__DIRECTIVE 1__
Write out the part of the PDF fonts passage starting at "In this article, I" and ending at "handle them properly.", word for word.
__DIRECTIVE 2__
Pick out every line of the records that contains the string "picture", treating uppercase and lowercase as different.

+++ TEXT EXTRACT

You write a script, embed Open Sans, swap the font references, run it. The output looks wrong. Lines that used to fit now overflow. A few paragraphs reflow and gain an extra line, pushing content off the page. Some characters show up as tofu — little rectangles where glyphs should be. Others turn into question marks. The letter spacing is off — some pairs are too tight, others have visible gaps where the kerning made sense for Source Sans but not for Open Sans. The bounding boxes are wrong. The line spacing changed.
Two fonts that look almost identical on screen, and yet switching from one to the other broke the layout in a dozen different ways.
Fonts in PDF are not a style property. They are deeply wired into how every character is stored, positioned, encoded, and drawn. Changing a font — or even changing a single character in an existing font — can break text extraction, copy/paste, accessibility, spacing, and visual fidelity. All at once. Often silently.
In this article, I will take you through how fonts actually work inside PDFs, why they cause so many problems, and what it takes to handle them properly.
The zoo: font types in PDF
PDF does not have "fonts". It has five fundamentally different font technologies, accumulated over 30 years of backward compatibility.
| Type | Introduced | Outline Format | Max Glyphs | Still Common? |
|---|---|---|---|---|
| Type 1 | 1984 | PostScript (cubic) | 256 | Legacy PDFs |
| TrueType | ~1991 | Quadratic splines | 256* | Very common |
| Type 3 | 1990s | PDF drawing commands | 256 | TeX, math |
| CID (Type 0) | 1990s | Composite (Type1/TT) | 65,535 | CJK, modern |
| OpenType (CFF) | 2000s | Cubic or quadratic | 65,535 | Modern PDFs |
*TrueType in PDF is limited to 256 glyphs per encoding, unless wrapped in a CID composite font.
Each type stores its outline data differently, uses different internal structures, and has different rules for encoding, embedding, and metrics. A single PDF can contain all five types at once.
Type 1 is the original PostScript font format from 1984. Each glyph is described as a small PostScript program — a sequence of moveto, lineto, and curveto commands using cubic Bézier curves. The font file itself is partially human-readable text, partially binary (the "eexec" encrypted section that contains the actual glyph programs). Limited to 256 glyphs per encoding — enough for English, tight for German, impossible for Chinese.
Type 1 has a peculiar internal structure: the font is split into a public dictionary (font name, encoding, metrics) and a private dictionary (the encrypted glyph outlines and hint data). The private dictionary was encrypted to protect Adobe's proprietary hinting technology in the 1980s. The encryption is trivially breakable — the "secret" key has been public knowledge for decades — but the structure remains, and any parser must still decrypt it to access the glyph data.
Still found in millions of legacy PDFs, and still generated by some older tools.

++++++
+++ SOURCE MATERIAL

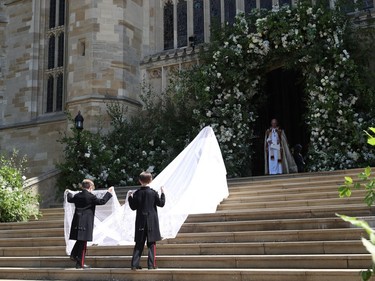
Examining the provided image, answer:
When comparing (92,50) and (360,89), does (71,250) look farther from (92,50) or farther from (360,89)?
(92,50)

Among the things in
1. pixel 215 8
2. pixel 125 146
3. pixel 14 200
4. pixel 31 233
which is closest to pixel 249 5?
pixel 215 8

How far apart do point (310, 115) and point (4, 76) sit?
446 inches

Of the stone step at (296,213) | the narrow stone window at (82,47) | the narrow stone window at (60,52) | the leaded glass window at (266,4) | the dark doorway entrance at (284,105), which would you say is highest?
the leaded glass window at (266,4)

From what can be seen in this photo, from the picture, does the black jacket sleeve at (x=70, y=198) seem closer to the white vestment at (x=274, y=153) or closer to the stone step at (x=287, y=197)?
the stone step at (x=287, y=197)

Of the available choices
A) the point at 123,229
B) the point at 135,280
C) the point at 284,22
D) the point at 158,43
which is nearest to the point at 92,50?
the point at 158,43

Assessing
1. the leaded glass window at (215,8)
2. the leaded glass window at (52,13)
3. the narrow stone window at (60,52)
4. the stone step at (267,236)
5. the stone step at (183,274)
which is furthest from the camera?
the leaded glass window at (52,13)

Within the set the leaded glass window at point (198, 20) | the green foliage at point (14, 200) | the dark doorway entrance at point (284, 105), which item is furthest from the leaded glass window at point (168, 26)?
the green foliage at point (14, 200)

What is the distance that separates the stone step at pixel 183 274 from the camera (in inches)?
210

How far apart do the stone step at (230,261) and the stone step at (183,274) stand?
207 mm

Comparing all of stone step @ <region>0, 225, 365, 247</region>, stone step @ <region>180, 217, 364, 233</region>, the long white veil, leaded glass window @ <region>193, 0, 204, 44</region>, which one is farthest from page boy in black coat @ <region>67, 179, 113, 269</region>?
leaded glass window @ <region>193, 0, 204, 44</region>

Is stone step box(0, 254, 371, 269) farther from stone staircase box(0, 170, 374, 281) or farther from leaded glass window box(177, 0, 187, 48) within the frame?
leaded glass window box(177, 0, 187, 48)

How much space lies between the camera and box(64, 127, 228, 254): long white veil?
7.27 m

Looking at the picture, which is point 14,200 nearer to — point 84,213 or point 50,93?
point 84,213

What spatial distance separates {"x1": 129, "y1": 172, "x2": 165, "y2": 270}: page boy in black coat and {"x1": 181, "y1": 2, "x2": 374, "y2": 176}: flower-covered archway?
6.54 m
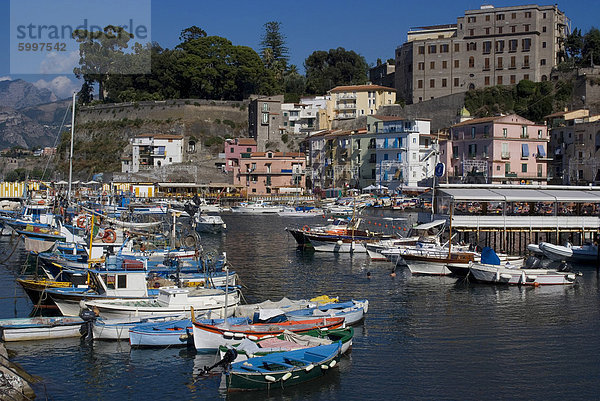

++++++

__EXPECTED OUTPUT 1__
In this article, I will take you through how fonts actually work inside PDFs, why they cause so many problems, and what it takes to handle them properly.

__EXPECTED OUTPUT 2__
From what can be seen in this photo, from the picture, does the black jacket sleeve at (x=70, y=198) seem closer to the white vestment at (x=274, y=153) or closer to the stone step at (x=287, y=197)?
Looking at the picture, which is point 14,200 nearer to — point 84,213 or point 50,93?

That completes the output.